Se me dirá que acabada una relación se empieza otra y ya está, que un clavo saca otro clavo; y en efecto, así es, INEVITABLEMENTE; las relaciones se sucederán, pero el contenido de la felicidad sexual se alejará cada vez más para dejar lugar a los FINES SUBALTERNOS de caudillaje, cuidado de la inseguridad, odio de sí mismo, temor a la vejez, hasta ocupar por completo el espacio de la esperanza. Así sucede con todo aquello que tiene su definición fuera de uno mismo, decidida tan ignota y primordialmente como aquel primer golpe venido de la Nada.

En mi caso, mal podía proponerme Victoria transacciones económicas o conjuras políticas, de manera que una vez llegado a la perfección de la habilidad —cuyo síntoma inconfundible es el aburrimiento—, comenzó el problema de cómo desencadenar un final trágico sin necesidad de contar conmigo mismo en el reparto. El aprendizaje había concluido; el contenido de la felicidad sexual, como los anteriores, se agotaba en el paso de una actividad libre a otra lucrativa, de integración estatal. Ahora lo veía como una zanahoria tras la cual espera el garrote de la institución. Ni siquiera los componentes específicamente modernos de perversión, asociabilidad y tragedia eran otra cosa que antiguos (o eternos) cepos, renovados con el propósito de mantener la clientela. Nada se aprende en el uso sexual de los cuerpos que no pueda conocerse con muchísimo mayor provecho en los calabozos de la tortura, pues el gozo puro de la carne sólo es un interrogante, y su respuesta consiste en un abanico siniestro de posibilidades que responden metódicamente a la pregunta: ¿qué se puede hacer con un cuerpo?

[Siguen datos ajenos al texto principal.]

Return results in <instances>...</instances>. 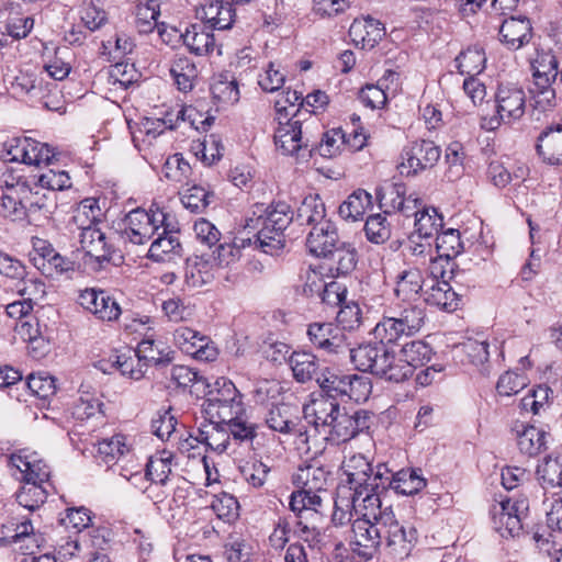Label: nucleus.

No importa la pasión que nos mueva —amor, odio, servicio a la patria, eficacia—: el cuerpo es tan sólo una excusa para la exploración científica. Los torturadores chinos, durante el mandarinato, competían entre sí de tal manera que ganaba aquel que conseguía mantener con vida a su víctima habiéndole amputado la mayor cantidad de materia orgánica posible. Algunos testimonios nos documentan sobre escuetas masas limpiamente dispersas sobre un cojín de seda, sin relación alguna con la figura humana, pero provistas de un inquietante latido, observado con arrobo por los altos dignatarios.

Las relaciones estrictamente sexuales deben, para mantenerse en el tiempo, echar mano de recursos similares, reduciendo a su mínima expresión lo humano del cuerpo, hasta que desaparezca este último latido en un breve pero intenso éxtasis retenido durante meses de práctica amputadora. Nosotros ya no sabíamos qué introducir y por dónde, qué morder, desgarrar o acariciar y con cuáles instrumentos añadidos; qué nuevo disfraz o comedia fantástica, interioridad, humor o micción compartir; en qué posición y sobre cuántos muebles, apoyos o aparatos; sumando a quiénes y en qué número; dañando o, por el contrario, mimando hasta la exasperación qué partes de quiénes, de qué edades y en cuál relación de parentesco… En fin, al cabo de un año el aprendizaje de la felicidad me había conducido a un mundo sumamente parecido a una oficina del catastro en la que el afán clasificatorio se impone a todo lo demás, como ya le sucediera al pedantesco Marqués de Sade, entomólogo mayor del reino sexual.